Da quel giorno in poi, Bucky aveva preso l’abitudine di infilare due pezzi di dolce alle prugne nel suo contenitore del pranzo. Lui e Steve lo mangiavano insieme, seduti sul tetto con le gambe a penzoloni, prendendosi una silenziosa rivincita su Abraham e gli altri mentecatti costretti a sorbirsi l’orrido stufato della mensa, diversi piani più sotto.
Il profumo di frutta e burro fuso impregnava le loro mani e i vestiti per ore, dopo.
 
 
 
 
***

 
 
 
La sua prima volta al mercato rionale è complicata.
Non tanto per la lingua, si sorprende a parlare rumeno come se non avesse fatto altro per tutta la vita. E’ più una questione di abituarsi alla gente, perché agli abitanti di Bucarest sembra davvero non fregare un accidente del Soldato d’Inverno, se non altro perché non hanno la minima percezione di lui o del suo potenziale distruttivo, e gli camminano addosso come se niente fosse. Qualcuno gli pesta i piedi. Assurdo.
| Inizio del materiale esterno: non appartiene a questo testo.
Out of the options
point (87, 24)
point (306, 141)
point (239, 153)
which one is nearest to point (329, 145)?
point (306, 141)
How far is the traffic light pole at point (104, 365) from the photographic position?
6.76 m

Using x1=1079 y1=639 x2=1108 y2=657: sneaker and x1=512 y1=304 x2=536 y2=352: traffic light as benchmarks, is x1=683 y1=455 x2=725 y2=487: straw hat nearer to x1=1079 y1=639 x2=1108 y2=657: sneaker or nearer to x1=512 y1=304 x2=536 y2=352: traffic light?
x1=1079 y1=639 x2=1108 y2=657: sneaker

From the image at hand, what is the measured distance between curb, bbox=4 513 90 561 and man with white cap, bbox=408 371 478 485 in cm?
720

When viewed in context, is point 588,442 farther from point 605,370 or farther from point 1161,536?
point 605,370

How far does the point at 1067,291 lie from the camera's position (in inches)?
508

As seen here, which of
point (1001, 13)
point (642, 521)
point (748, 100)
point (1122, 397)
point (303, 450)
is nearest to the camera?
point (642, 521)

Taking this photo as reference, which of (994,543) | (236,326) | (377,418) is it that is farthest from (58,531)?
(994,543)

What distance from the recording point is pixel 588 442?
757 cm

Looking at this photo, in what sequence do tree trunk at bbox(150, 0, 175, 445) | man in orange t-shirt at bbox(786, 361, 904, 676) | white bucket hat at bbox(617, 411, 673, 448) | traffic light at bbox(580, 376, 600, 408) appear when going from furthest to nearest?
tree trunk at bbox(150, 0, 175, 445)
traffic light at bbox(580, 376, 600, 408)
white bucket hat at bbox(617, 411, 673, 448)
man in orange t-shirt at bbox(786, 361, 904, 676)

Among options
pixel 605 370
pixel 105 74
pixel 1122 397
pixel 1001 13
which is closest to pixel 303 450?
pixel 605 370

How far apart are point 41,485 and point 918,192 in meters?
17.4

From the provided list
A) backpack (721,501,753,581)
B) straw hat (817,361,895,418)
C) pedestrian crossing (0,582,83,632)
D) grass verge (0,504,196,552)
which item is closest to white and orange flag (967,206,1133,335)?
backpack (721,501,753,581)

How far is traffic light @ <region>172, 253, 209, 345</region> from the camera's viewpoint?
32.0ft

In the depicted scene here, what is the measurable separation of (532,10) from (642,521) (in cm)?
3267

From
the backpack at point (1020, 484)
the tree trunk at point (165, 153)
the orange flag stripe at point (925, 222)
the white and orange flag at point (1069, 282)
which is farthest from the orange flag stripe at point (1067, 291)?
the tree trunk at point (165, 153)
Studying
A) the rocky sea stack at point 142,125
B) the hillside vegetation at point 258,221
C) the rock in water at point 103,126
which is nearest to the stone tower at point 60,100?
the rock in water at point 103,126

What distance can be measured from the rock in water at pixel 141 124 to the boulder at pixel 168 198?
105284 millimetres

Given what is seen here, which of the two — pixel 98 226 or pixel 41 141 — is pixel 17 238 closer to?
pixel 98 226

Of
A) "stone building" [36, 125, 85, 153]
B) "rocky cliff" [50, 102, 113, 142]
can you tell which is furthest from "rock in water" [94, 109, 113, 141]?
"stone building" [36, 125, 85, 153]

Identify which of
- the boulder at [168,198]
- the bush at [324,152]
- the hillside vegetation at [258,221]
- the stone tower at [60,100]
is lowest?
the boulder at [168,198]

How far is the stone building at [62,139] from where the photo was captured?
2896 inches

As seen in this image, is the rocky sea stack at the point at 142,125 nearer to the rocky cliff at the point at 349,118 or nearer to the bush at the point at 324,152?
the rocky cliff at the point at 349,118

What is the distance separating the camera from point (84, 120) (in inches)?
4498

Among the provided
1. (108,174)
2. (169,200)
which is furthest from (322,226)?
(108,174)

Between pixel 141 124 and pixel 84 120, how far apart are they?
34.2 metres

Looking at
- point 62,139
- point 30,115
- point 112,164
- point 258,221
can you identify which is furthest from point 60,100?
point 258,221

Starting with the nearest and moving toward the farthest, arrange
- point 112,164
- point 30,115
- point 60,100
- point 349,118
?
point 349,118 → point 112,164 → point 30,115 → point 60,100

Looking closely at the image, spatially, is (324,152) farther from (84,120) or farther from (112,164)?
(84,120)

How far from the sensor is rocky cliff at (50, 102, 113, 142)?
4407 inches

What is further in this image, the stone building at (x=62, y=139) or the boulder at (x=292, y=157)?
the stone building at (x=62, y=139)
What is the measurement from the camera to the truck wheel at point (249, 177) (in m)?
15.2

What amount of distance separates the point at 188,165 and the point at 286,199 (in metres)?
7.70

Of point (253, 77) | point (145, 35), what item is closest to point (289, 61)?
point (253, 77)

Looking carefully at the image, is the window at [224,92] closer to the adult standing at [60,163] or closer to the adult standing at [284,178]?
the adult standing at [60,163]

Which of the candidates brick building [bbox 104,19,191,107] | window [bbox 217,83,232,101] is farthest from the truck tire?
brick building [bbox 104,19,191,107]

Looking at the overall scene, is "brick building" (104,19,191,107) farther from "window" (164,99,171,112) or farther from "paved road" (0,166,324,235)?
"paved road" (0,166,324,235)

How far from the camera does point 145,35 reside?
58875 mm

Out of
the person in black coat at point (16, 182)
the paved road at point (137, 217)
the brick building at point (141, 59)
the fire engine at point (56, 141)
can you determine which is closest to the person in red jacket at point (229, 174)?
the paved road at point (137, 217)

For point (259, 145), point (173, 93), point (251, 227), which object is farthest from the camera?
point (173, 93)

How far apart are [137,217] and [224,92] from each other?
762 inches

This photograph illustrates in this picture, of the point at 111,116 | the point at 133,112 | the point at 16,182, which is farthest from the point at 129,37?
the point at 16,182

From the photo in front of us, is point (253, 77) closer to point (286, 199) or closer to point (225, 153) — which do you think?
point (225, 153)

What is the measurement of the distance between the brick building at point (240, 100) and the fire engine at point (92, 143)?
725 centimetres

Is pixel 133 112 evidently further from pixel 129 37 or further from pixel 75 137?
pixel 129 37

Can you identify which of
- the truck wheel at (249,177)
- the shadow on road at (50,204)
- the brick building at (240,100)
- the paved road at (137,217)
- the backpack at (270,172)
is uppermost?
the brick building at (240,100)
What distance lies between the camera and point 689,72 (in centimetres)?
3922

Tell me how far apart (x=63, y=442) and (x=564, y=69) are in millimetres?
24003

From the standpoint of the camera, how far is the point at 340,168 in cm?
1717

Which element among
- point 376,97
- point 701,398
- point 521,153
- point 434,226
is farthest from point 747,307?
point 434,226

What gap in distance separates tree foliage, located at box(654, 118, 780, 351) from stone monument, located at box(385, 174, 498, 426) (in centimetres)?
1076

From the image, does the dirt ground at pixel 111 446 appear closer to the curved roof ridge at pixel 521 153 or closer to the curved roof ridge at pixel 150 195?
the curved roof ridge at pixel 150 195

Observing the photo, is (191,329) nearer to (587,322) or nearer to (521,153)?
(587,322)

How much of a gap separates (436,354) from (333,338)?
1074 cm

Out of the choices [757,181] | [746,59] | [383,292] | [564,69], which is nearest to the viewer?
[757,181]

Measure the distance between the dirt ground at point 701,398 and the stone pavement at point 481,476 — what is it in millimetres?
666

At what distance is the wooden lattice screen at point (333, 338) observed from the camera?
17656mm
Si ritrova perfino a biascicare un timidissimo ‘scusi’ all’indirizzo d’una vecchina minuscola ma coriacea - impegnata a vomitargli contro una sfilza di oscenità onestamente irripetibili - quando arriva davanti al banco della frutta e rimane fermo a guardare la merce esposta con occhi smarriti. L’ultima volta che ne ha visto uno, crede di ricordarlo abbastanza bene, è stato letteralmente in un altro secolo. Di certo c’era meno scelta, meno soldi e le persone intorno a lui parlavano in modo diverso, ma sembravano comunque tempi più facili. Non c’era la guerra, allora. Solo stupide rappresaglie da ragazzini e lenzuola bucate su vecchi materassi.
 
Bucky non sa perché sta rientrando nel suo piccolo, anonimo appartamento con un sacchetto di prugne stretto tra le mani, davvero, non ne ha la più pallida idea. Però sa che gli piacciono, le prugne. Hanno un buon profumo, un sapore gradevole e gli ricordano un’immagine sgualcita di sole e cielo azzurro.
 
Dopo tanto freddo, un po’ di sole è tutto quello che gli serve.
 

 


 
*Stando al sapere dell’internet /sì, ho fatto ricerche anche su questo/ il cobbler è un tipico dolce americano che consiste sostanzialmente di uno strato di frolla steso sopra tante prugne tagliate a fettine. Non so se lo si cucinasse anche negli anni ’30 –’40, ma fingiamo che sì. Shhh.